Esse leque de atuação reforça um princípio simples: comunicação política de qualidade não serve só a quem disputa voto. Serve a quem constrói agenda, organiza base e sustenta pauta ao longo do tempo, dentro e fora do período eleitoral.
Posicionamento antes de tudo
Um erro comum em comunicação política é confundir volume de conteúdo com estratégia. Publicar bastante, com boa estética e ritmo constante, impressiona no curto prazo. Sem posicionamento definido por trás, porém, essa produção desmorona justamente no momento em que mais se precisa dela: na pressão da crise ou na virada do jogo.
Por isso o ponto de partida do trabalho da Troika é sempre o mesmo — seja campanha, mandato ou projeto de movimento social — a resposta a uma pergunta precisa: o que esse projeto representa e para quem ele fala. Responder isso bem exige leitura de território, de conjuntura e de dado, mais do que talento criativo isolado.
Três eixos, um só raciocínio
Construir esse posicionamento com consistência exige método. Por isso o trabalho da Troika se organiza em três eixos que funcionam como partes de um mesmo raciocínio: comunicação, política e inteligência.
A comunicação dá forma à narrativa e organiza como o projeto se mostra ao público. A política define o sentido dessa narrativa — o que se defende, contra o que se posiciona e como reagir diante do imprevisto. A inteligência sustenta as duas frentes com pesquisa, dado e leitura de comportamento, e transforma informação em decisão.
Um eixo sem o outro perde força. Comunicação sem leitura política vira estética vazia. Leitura política sem dado vira palpite. Dado sem tradução estratégica vira número sem uso prático. A força do método da Troika está na integração dessas três camadas numa única linha de decisão.
Comunicação a serviço da democracia
Essa forma de trabalhar carrega uma convicção que vai além da técnica. Em um momento de disputa acirrada por narrativa e de fragilização do debate público, comunicação política bem-feita deixa de ser apenas instrumento eleitoral e passa a cumprir função maior: sustentar projetos que fortalecem a democracia e ampliam representação para quem historicamente teve pouco espaço nela.
É essa convicção que orienta a Troika tanto em campanha quanto em mandato, em partido e em movimento social. Comunicar bem um projeto progressista também é disputar sentido num ambiente em que discurso raso e desinformação avançam rápido. Fazer isso com método e consistência é uma forma concreta de defender espaço democrático.
Uma referência construída por acúmulo
Foi essa combinação — especialização, método e convicção — que tornou a Troika uma das principais agências de comunicação política do país. O reconhecimento vem do acúmulo. Cada campanha, cada mandato e cada projeto institucional reforçou um jeito próprio de pensar comunicação: mais estratégico, mais integrado e mais coerente com o campo em que atua.

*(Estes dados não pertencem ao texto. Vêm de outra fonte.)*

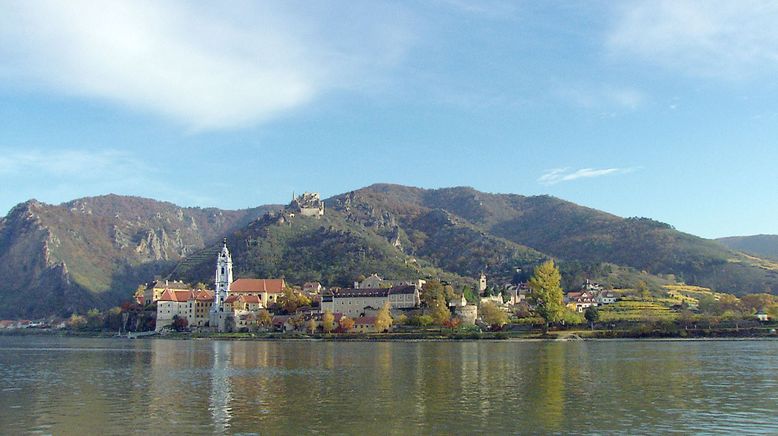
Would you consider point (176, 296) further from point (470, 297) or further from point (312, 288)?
point (470, 297)

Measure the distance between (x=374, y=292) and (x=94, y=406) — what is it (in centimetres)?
9823

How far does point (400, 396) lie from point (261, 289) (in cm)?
11791

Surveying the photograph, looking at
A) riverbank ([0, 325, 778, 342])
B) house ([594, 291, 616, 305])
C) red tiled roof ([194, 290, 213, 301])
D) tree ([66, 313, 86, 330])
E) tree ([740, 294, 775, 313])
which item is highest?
red tiled roof ([194, 290, 213, 301])

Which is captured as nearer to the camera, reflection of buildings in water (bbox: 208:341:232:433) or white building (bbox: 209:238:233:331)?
reflection of buildings in water (bbox: 208:341:232:433)

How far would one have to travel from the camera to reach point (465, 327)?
110m

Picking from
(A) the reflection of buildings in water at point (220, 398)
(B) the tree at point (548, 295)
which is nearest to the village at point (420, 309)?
(B) the tree at point (548, 295)

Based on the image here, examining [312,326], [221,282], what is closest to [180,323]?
[221,282]

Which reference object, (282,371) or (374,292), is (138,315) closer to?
(374,292)

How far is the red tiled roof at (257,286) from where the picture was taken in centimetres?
14962

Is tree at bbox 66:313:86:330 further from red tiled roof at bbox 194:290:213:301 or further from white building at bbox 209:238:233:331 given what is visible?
white building at bbox 209:238:233:331

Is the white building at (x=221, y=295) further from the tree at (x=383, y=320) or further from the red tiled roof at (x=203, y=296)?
the tree at (x=383, y=320)

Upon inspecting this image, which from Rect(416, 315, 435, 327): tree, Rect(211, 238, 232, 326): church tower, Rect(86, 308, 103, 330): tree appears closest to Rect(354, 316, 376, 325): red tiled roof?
Rect(416, 315, 435, 327): tree

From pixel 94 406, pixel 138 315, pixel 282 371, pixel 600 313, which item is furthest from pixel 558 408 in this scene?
pixel 138 315

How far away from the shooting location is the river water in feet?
88.3
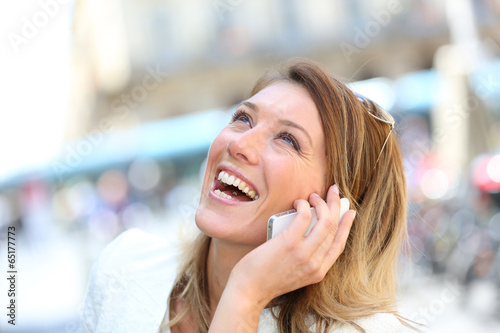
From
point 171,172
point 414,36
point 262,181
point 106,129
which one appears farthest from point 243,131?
point 414,36

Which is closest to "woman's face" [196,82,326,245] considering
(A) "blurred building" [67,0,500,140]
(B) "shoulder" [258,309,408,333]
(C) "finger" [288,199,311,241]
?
(C) "finger" [288,199,311,241]

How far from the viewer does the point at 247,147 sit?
5.91 ft

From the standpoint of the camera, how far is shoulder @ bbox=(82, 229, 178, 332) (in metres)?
1.89

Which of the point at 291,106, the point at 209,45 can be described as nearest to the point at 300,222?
the point at 291,106

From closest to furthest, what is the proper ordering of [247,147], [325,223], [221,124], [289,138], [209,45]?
[325,223] → [247,147] → [289,138] → [221,124] → [209,45]

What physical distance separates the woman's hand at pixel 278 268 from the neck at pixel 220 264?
0.27 metres

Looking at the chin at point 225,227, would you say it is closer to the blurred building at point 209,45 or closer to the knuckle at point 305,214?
the knuckle at point 305,214

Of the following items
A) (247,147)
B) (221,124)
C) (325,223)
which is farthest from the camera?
(221,124)

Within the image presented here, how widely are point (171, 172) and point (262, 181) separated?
17.1 metres

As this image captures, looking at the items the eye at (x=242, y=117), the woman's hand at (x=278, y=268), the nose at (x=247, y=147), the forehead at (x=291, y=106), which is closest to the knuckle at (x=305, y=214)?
the woman's hand at (x=278, y=268)

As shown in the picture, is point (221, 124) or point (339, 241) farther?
point (221, 124)

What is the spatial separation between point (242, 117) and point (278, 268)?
0.71 metres

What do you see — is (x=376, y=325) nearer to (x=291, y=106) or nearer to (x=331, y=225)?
(x=331, y=225)

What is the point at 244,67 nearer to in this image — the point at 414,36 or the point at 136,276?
the point at 414,36
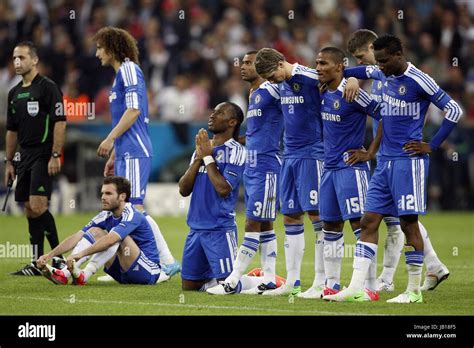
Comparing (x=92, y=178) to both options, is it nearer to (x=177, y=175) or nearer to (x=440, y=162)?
(x=177, y=175)

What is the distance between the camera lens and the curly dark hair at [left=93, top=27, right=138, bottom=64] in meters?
12.0

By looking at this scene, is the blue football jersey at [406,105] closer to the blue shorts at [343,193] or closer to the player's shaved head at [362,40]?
the blue shorts at [343,193]

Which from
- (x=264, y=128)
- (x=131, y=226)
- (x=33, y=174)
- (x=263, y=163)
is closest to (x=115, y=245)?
(x=131, y=226)

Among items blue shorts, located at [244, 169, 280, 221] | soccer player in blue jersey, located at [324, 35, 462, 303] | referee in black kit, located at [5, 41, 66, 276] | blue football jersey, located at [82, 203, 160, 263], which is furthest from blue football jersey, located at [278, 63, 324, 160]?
referee in black kit, located at [5, 41, 66, 276]

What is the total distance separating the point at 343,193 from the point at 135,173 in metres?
2.76

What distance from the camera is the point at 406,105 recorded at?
9797 mm

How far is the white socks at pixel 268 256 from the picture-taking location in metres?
11.0

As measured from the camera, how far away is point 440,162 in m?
22.8

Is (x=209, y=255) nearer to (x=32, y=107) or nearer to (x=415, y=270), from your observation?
(x=415, y=270)

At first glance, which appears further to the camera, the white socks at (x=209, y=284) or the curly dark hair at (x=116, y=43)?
the curly dark hair at (x=116, y=43)

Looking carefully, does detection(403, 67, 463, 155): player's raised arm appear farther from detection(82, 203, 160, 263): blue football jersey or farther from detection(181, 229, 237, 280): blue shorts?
detection(82, 203, 160, 263): blue football jersey

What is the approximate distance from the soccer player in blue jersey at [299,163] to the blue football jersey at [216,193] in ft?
1.59

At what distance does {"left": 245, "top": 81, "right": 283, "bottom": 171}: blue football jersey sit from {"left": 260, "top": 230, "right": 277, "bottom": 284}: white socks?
2.36 ft
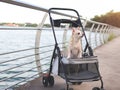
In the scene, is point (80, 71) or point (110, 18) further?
point (110, 18)

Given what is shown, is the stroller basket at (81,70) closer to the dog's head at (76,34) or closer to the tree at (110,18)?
the dog's head at (76,34)

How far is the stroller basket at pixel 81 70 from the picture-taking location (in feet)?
13.5

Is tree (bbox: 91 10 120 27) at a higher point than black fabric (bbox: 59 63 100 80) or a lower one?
lower

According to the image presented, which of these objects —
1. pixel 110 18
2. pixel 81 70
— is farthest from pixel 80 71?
pixel 110 18

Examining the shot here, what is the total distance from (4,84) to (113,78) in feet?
6.06

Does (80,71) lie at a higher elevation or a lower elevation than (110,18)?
higher

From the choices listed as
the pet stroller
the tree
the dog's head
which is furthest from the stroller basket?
the tree

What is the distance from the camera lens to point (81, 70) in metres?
4.48

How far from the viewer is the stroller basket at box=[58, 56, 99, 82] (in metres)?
4.12

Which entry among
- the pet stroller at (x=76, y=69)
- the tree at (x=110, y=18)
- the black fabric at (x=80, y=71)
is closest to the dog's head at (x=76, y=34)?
the pet stroller at (x=76, y=69)

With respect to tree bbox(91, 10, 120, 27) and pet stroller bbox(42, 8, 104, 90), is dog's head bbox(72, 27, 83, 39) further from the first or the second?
tree bbox(91, 10, 120, 27)

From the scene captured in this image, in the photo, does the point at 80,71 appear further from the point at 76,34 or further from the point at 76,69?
the point at 76,34

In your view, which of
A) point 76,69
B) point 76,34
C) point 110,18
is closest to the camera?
point 76,69

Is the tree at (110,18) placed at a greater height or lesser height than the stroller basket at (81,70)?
lesser
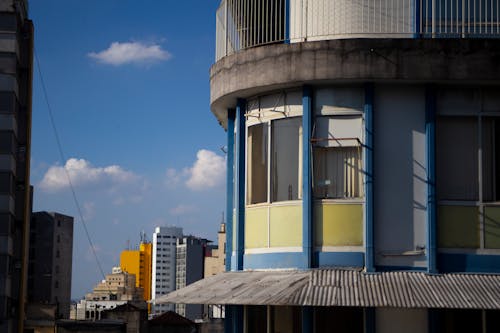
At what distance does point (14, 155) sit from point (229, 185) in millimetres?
26976

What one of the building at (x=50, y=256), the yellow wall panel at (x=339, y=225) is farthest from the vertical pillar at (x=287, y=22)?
the building at (x=50, y=256)

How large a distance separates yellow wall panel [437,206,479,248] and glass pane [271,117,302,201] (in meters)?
2.98

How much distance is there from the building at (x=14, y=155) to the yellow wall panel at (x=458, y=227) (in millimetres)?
31743

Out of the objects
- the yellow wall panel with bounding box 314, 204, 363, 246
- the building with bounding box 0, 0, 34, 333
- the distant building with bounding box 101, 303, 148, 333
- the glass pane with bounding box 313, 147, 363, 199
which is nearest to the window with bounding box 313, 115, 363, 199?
the glass pane with bounding box 313, 147, 363, 199

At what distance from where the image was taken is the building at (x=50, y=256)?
11931 cm

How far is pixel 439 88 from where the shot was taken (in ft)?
63.6

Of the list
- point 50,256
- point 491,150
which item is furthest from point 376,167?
point 50,256

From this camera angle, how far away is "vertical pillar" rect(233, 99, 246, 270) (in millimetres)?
20891

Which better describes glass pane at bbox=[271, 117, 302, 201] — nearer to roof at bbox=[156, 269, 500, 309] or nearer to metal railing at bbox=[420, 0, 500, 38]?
roof at bbox=[156, 269, 500, 309]

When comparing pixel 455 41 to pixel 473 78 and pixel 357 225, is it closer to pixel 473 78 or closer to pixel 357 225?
pixel 473 78

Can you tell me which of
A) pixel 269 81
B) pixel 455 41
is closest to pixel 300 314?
pixel 269 81

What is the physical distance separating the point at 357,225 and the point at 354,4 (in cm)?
452

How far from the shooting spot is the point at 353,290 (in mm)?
18016

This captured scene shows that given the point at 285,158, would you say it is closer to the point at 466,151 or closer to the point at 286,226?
the point at 286,226
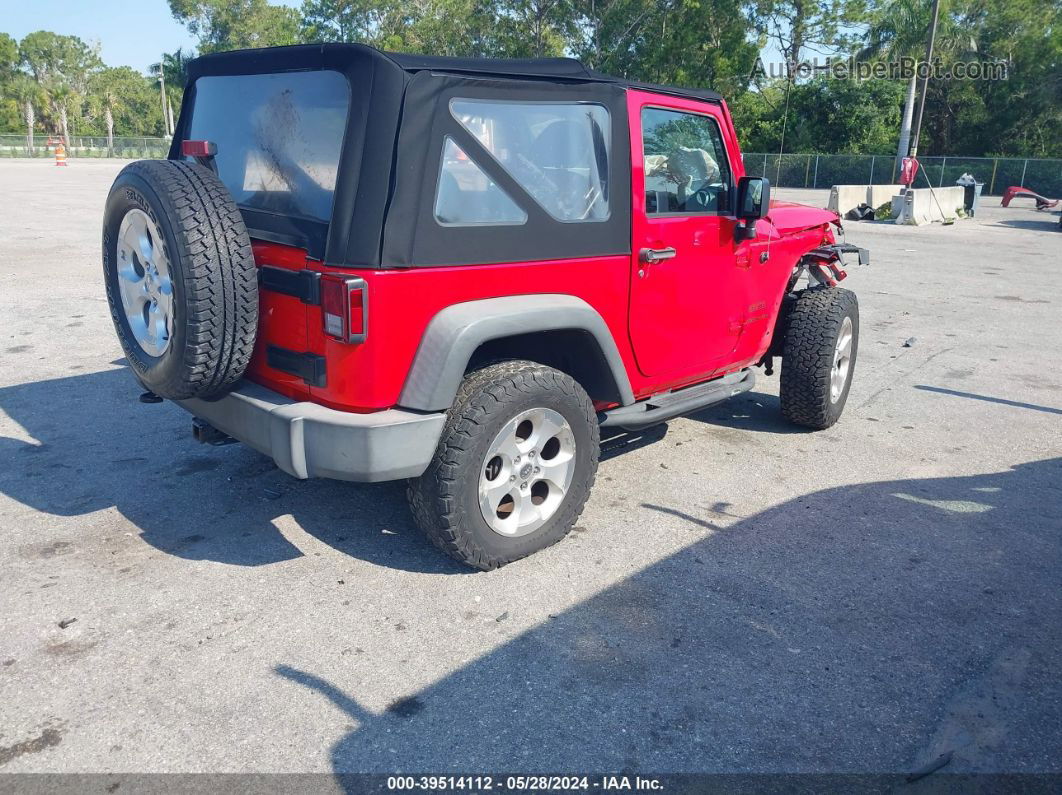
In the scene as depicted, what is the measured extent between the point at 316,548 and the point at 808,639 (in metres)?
2.12

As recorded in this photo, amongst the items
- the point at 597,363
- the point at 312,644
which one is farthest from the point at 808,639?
the point at 312,644

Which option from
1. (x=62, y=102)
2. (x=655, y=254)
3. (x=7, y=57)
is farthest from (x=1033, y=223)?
(x=7, y=57)

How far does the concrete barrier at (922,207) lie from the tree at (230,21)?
73.3 metres

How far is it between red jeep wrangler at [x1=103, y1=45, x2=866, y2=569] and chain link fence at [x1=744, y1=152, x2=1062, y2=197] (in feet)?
110

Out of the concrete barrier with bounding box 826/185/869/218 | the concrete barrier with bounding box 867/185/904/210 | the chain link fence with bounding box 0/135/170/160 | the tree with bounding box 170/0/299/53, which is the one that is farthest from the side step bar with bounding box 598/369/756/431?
the tree with bounding box 170/0/299/53

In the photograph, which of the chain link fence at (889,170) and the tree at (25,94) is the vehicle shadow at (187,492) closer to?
the chain link fence at (889,170)

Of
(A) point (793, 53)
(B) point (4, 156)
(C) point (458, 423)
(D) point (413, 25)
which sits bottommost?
(C) point (458, 423)

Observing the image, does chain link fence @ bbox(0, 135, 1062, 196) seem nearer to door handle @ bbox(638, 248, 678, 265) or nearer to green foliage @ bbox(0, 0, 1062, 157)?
green foliage @ bbox(0, 0, 1062, 157)

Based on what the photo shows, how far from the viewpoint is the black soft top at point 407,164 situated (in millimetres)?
3035

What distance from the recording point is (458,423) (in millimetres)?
3273

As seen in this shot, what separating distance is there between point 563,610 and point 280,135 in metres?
2.24

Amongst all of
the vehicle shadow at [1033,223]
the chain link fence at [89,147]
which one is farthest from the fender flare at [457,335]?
the chain link fence at [89,147]

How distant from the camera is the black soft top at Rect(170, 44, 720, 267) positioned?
3035 millimetres

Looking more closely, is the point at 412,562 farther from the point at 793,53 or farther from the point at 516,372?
the point at 793,53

A Troika segue com o propósito que teve na fundação: entregar direção estratégica a quem disputa e ocupa espaço político com um projeto real de transformação. Comunicação, política e inteligência continuam sendo a base desse trabalho, e a inovação da agência está em recusar tratar essas frentes como isoladas. É essa visão integrada, testada em mais de uma década de prática, que faz da Troika uma referência para quem entende que fazer política, hoje, é também fazer comunicação com estratégia e propósito.